In the period ending December 31, Square reported adjusted earnings of 45 cents per share, marking a significant increase of 109% compared to the same period a year ago. Despite this impressive growth, analysts had anticipated earnings of 58 cents per share, falling short of expectations.
Net revenue for the quarter reached $5.77 billion, inclusive of Cash App transactions for bitcoin. This figure exceeded analyst predictions of $5.69 billion for SQ stock.
Following the earnings release after the market close, SQ stock surged by 10.2% in extended trading, reaching near 75.
Gross profit, considered a crucial metric for SQ stock by financial analysts, increased by 22% to $2.03 billion, slightly surpassing estimates of $1.97 billion. Cost-cutting measures contributed to a notable improvement in earnings before interest, taxes, depreciation, and amortization (EBITDA), which rose by 28% to $562 million, surpassing estimates of $447.3 million.

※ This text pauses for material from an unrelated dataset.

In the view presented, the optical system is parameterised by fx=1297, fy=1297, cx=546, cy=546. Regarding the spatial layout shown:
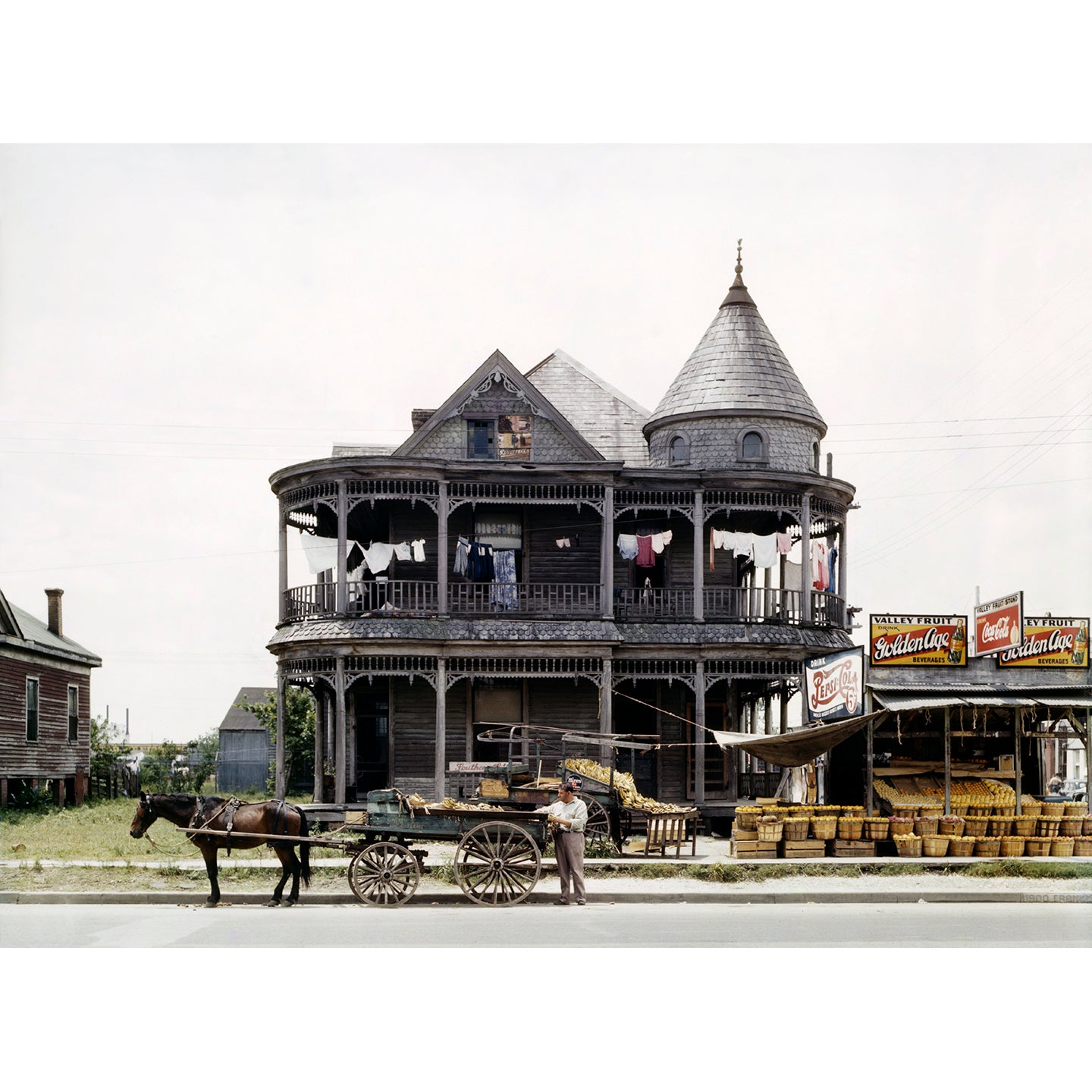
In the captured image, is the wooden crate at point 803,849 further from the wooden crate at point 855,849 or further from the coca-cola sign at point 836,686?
the coca-cola sign at point 836,686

However, gross payment volume from merchant customer transactions in the fourth quarter grew by only 10% to $53.54 billion, missing analyst estimates of $58.50 billion.
Looking ahead to the first quarter of 2024, Square anticipates EBITDA of $580 million, surpassing analyst projections of $515 million for the quarter ending in March.
Prior to the earnings report, SQ stock had experienced a 13% decline in 2024. The earnings report also encompassed Block’s acquisition of consumer lending firm Afterpay.
Despite these developments, Square stock maintains a relatively weak Relative Strength Rating of 62 out of a possible 99, according to IBD Stock Checkup.